▸ **QUESTIONS TO ANSWER**
a) Using the article on endoscopes in eye surgery, decide whether each statement is true: (i) The woman in Liao's case study was 72 years old. (ii) Liao expected to use the endoscope when he began removing her lens. (iii) Patients currently must lie face down for 50 minutes of every hour. Answer yes or no for each and quote the words of the article that settle it.
b) Reproduce word for word the part of the article on endoscopes in eye surgery between "He says he may" and "Surgery Devices Report.", inclusive.

BEGIN GIVEN TEXT

A recent essay published by David Liao, MD, PhD, in Ophthalmology Times studies the use of an endoscope in order to improve the outcome of eye surgeries.
Traditional operating microscopes have been known to be easily corrupted during pre-operation practices. Yet endoscopes, Liao writes, are great backups in the event that visualization becomes difficult during the operation.
For successful retinal surgeries, being able to visualize pathology is essential. So when an operating microscope stops working before or during the operation, the endoscope provides a great backup service. Leaving this available to the surgeon can give them the confidence they need to complete the surgery.
The endoscope is especially helpful in cases where some of the eye is blocked. This happens in some cases of prolonged retinal detachment and/or trauma. Since these often result in major cornea or lenticular issues, the endoscope can stand in and help in visualization.
“At times, I also use the endoscope to locate and remove anteriorly situated retained lens fragments and for membrane peeling in cases of anterior loop proliferative vitreoretinopathy,” Liao says.
Sometimes, he adds, medical professionals may start with a routine surgery that becomes more complicated as the surgery progresses. The endoscope helps in visualization in these cases, which gives the surgeon a huge advantage when it comes to safety and surgery outcomes.
Liao says the endoscope can be especially helpful in complex surgeries, where landmarks the surgeon needs to work off of are distorted. When they begin, the endoscope may be disorienting, but as they progress, the surgeon may use it in order to “view the retina from a shorter distance and at various angles.”
Liao points to a case study in which a 72-year old woman had gone through a complicated cataract surgery three years prior to seeing him, and had been given a PMMA lens placed in her sulcus.
“There was optic capture, with the malposition resulting in a low grade iritis,” he writes. “The patient also had a significant macular pucker. After treating the inflammation topically, I thought removing the lens would be a simple case of dialing it into the anterior chamber. I did not anticipate using the endoscope. The lens mobilized easily at first. However, after completing the rotation, I noticed that the inferior haptic had fractured and remained hidden behind the iris.”
He says he may have been able to leave it in its place, but it could have caused even more issues down the line. The endoscope allowed him to see behind the iris and complete the surgery relatively easily.
Further advances in this technology will not only make these surgeries easier, but could also make it easier for patients to recover. Currently, patients are required to lay face down for 50 minutes of every hour, while taking the remaining 10 minutes to stretch, use the bathroom, shower, and eat.
Luckily, it looks as though this technology will only continue to grow. TechNavio reports that the market will grow by about 7.32% from 2014 to 2019 on their Global Retinal Surgery Devices Report.

END GIVEN TEXT
BEGIN SUPPLIED ENTRIES

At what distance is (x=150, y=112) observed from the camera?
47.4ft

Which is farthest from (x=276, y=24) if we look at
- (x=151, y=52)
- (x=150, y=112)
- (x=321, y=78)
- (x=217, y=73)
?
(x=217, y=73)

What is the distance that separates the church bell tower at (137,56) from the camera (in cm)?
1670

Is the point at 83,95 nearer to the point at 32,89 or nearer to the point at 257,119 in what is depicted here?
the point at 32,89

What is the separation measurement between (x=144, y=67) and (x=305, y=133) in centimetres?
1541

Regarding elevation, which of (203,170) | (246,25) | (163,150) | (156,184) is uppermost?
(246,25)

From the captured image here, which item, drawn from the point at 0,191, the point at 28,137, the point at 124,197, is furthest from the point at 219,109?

END SUPPLIED ENTRIES

▸ **SOLUTIONS TO EACH TASK**
a)
(i) Yes: "a 72-year old woman had gone through a complicated cataract surgery three years prior to seeing him"
(ii) No: "I did not anticipate using the endoscope."
(iii) Yes: "Currently, patients are required to lay face down for 50 minutes of every hour"

b)
He says he may have been able to leave it in its place, but it could have caused even more issues down the line. The endoscope allowed him to see behind the iris and complete the surgery relatively easily.
Further advances in this technology will not only make these surgeries easier, but could also make it easier for patients to recover. Currently, patients are required to lay face down for 50 minutes of every hour, while taking the remaining 10 minutes to stretch, use the bathroom, shower, and eat.
Luckily, it looks as though this technology will only continue to grow. TechNavio reports that the market will grow by about 7.32% from 2014 to 2019 on their Global Retinal Surgery Devices Report.